## PROBLEM DETAILS:
Extract all of the entries and set them down verbatim.

Source records:
******************************

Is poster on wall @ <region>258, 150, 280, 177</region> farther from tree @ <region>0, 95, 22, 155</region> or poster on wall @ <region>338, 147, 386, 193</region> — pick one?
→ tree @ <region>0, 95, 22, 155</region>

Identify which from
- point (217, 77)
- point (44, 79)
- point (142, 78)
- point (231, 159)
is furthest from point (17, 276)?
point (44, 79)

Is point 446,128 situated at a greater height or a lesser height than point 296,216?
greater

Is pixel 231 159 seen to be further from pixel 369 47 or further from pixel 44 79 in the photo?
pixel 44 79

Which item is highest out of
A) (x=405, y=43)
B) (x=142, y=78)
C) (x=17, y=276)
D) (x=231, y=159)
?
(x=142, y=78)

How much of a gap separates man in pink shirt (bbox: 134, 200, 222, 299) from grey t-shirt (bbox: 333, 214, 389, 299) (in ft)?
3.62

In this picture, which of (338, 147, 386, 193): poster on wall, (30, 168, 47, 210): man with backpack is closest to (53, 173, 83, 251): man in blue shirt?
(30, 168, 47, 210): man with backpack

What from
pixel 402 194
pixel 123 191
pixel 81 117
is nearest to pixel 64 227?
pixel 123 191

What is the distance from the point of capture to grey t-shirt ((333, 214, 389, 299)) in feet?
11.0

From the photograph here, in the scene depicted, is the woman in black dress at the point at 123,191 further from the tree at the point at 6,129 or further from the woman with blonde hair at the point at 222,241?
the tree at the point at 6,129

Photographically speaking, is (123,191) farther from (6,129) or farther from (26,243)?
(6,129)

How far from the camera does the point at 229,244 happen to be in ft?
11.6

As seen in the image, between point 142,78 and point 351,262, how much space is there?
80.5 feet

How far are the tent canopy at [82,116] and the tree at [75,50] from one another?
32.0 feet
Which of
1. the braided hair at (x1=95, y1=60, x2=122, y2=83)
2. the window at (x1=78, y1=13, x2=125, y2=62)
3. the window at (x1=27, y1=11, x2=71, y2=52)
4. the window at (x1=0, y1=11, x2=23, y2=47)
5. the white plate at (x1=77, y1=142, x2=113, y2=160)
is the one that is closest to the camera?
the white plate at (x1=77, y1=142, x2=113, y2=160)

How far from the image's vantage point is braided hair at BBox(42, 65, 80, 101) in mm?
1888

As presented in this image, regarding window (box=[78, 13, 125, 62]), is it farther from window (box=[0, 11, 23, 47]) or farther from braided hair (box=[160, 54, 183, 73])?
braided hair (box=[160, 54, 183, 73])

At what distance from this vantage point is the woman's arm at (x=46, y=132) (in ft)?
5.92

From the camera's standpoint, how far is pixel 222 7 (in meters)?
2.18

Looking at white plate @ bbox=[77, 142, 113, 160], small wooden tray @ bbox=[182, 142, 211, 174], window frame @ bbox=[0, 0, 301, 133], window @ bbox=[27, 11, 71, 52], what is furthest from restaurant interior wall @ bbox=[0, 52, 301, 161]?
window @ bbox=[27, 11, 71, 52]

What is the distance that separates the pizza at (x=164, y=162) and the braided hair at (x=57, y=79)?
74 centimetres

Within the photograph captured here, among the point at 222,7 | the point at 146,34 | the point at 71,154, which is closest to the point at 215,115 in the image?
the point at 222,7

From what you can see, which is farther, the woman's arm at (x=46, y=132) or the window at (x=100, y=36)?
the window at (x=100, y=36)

******************************

## REPLY TO THE EXERCISE:
Is poster on wall @ <region>258, 150, 280, 177</region> farther from tree @ <region>0, 95, 22, 155</region> or poster on wall @ <region>338, 147, 386, 193</region> — pick one?
→ tree @ <region>0, 95, 22, 155</region>

Identify which from
- point (217, 77)
- point (44, 79)
- point (142, 78)
- point (231, 159)
is furthest from point (17, 276)?
point (44, 79)

Is point 446,128 situated at a greater height or a lesser height than point 296,216?
greater

Is pixel 231 159 seen to be further from pixel 369 47 or further from pixel 44 79 in the photo?
pixel 44 79

Which item is highest out of
A) (x=405, y=43)
B) (x=142, y=78)
C) (x=17, y=276)
D) (x=231, y=159)
?
(x=142, y=78)

How much of a gap separates man in pink shirt (bbox: 134, 200, 222, 299) from grey t-shirt (bbox: 333, 214, 389, 299) (in ft)?
3.62

In this picture, which of (338, 147, 386, 193): poster on wall, (30, 168, 47, 210): man with backpack is closest to (53, 173, 83, 251): man in blue shirt?
(30, 168, 47, 210): man with backpack

What from
pixel 402 194
pixel 123 191
pixel 81 117
is nearest to pixel 64 227?
pixel 123 191

What is the distance from the point of capture to grey t-shirt ((333, 214, 389, 299)) in feet?
11.0

From the photograph here, in the scene depicted, is the woman in black dress at the point at 123,191 further from the tree at the point at 6,129 or further from the woman with blonde hair at the point at 222,241?
the tree at the point at 6,129

Photographically speaking, is (123,191) farther from (6,129) or farther from (26,243)?
(6,129)

How far from the camera does the point at 229,244 happen to be in ft?
11.6

As seen in the image, between point 142,78 and point 351,262, how much space is there?
80.5 feet

How far are the tent canopy at [82,116] and the tree at [75,50] from one another?
32.0 feet
Which of
1. the braided hair at (x1=95, y1=60, x2=122, y2=83)
2. the window at (x1=78, y1=13, x2=125, y2=62)
3. the window at (x1=27, y1=11, x2=71, y2=52)
4. the window at (x1=0, y1=11, x2=23, y2=47)
5. the white plate at (x1=77, y1=142, x2=113, y2=160)
is the one that is closest to the camera?
the white plate at (x1=77, y1=142, x2=113, y2=160)

How far from the image's vantage point is braided hair at BBox(42, 65, 80, 101) in mm?
1888

As presented in this image, regarding window (box=[78, 13, 125, 62]), is it farther from window (box=[0, 11, 23, 47]) or farther from braided hair (box=[160, 54, 183, 73])?
braided hair (box=[160, 54, 183, 73])

At what distance from this vantage point is the woman's arm at (x=46, y=132) (in ft)?
5.92

From the camera's standpoint, how far is pixel 222 7 (in meters)?
2.18

Looking at white plate @ bbox=[77, 142, 113, 160], small wooden tray @ bbox=[182, 142, 211, 174], window frame @ bbox=[0, 0, 301, 133], window @ bbox=[27, 11, 71, 52], what is furthest from restaurant interior wall @ bbox=[0, 52, 301, 161]?
window @ bbox=[27, 11, 71, 52]

What is the distance that separates the pizza at (x=164, y=162) and the braided hair at (x=57, y=79)?
74 centimetres

Within the photograph captured here, among the point at 222,7 | the point at 146,34 | the point at 71,154, which is closest to the point at 215,115 in the image?
the point at 222,7

From what you can see, which is farther, the woman's arm at (x=46, y=132) or the window at (x=100, y=36)?
the window at (x=100, y=36)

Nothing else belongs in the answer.